Energy drinks raise blood pressure in caffeine naive
Individuals who do not regularly consume caffeine experience a significant rise in resting blood pressure after consuming energy drinks, according to researchers from the Mayo Clinic.
Researchers recorded blood pressure and heart rate before giving either a can of a commercially available energy drink or a placebo drink to 25 healthy adults between the ages of 19 and 40. Heart rate and blood pressure were recorded again 30 minutes after drink consumption and compared between the caffeine naive -- those who do not regularly consume caffeine -- and regular caffeine users.
The participants who consumed the energy drink experienced a marked rise in blood pressure, with the most dramatic effect in the caffeine naive. The researchers found that the overall blood pressure increase was more than doubled in caffeine naive adults after consuming the energy drink versus the placebo.

**Work required**
Answer these questions from the energy-drink study summary above:
1. Which institution were the researchers from?
2. How many adults took part, and what was their age range?
3. How did the overall blood pressure increase in caffeine naive adults after the energy drink compare with the increase after the placebo?

**Dataset content**
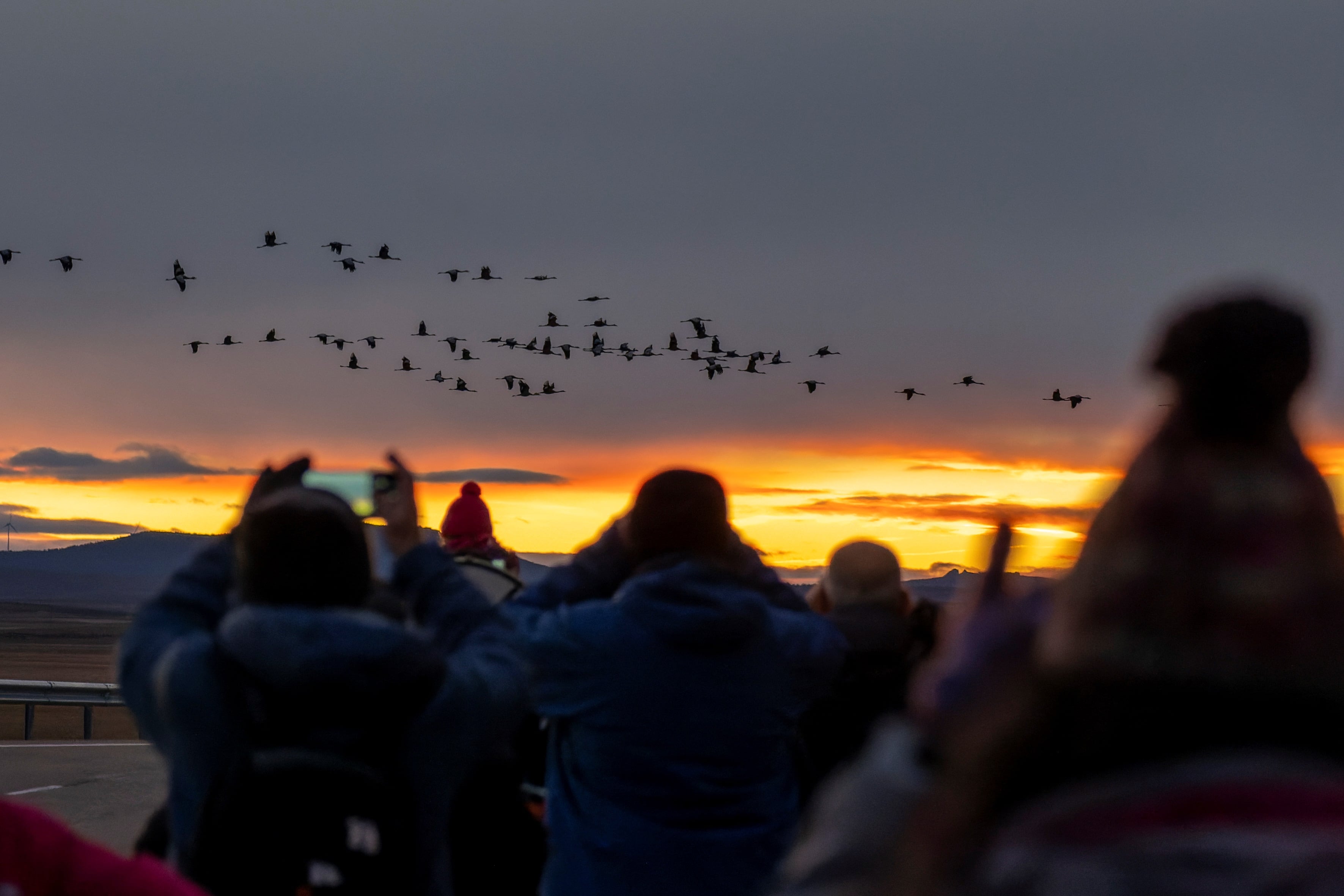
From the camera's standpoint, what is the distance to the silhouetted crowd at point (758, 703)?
1.14m

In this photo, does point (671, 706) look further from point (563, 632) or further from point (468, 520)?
point (468, 520)

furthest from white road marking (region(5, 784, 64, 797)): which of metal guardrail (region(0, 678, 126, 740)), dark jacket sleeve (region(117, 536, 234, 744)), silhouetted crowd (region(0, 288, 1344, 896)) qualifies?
dark jacket sleeve (region(117, 536, 234, 744))

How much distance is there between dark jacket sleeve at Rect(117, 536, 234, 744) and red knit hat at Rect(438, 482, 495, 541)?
3.34 m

**Output for this exercise**
1. The Mayo Clinic.
2. 25 healthy adults between the ages of 19 and 40.
3. It was more than doubled.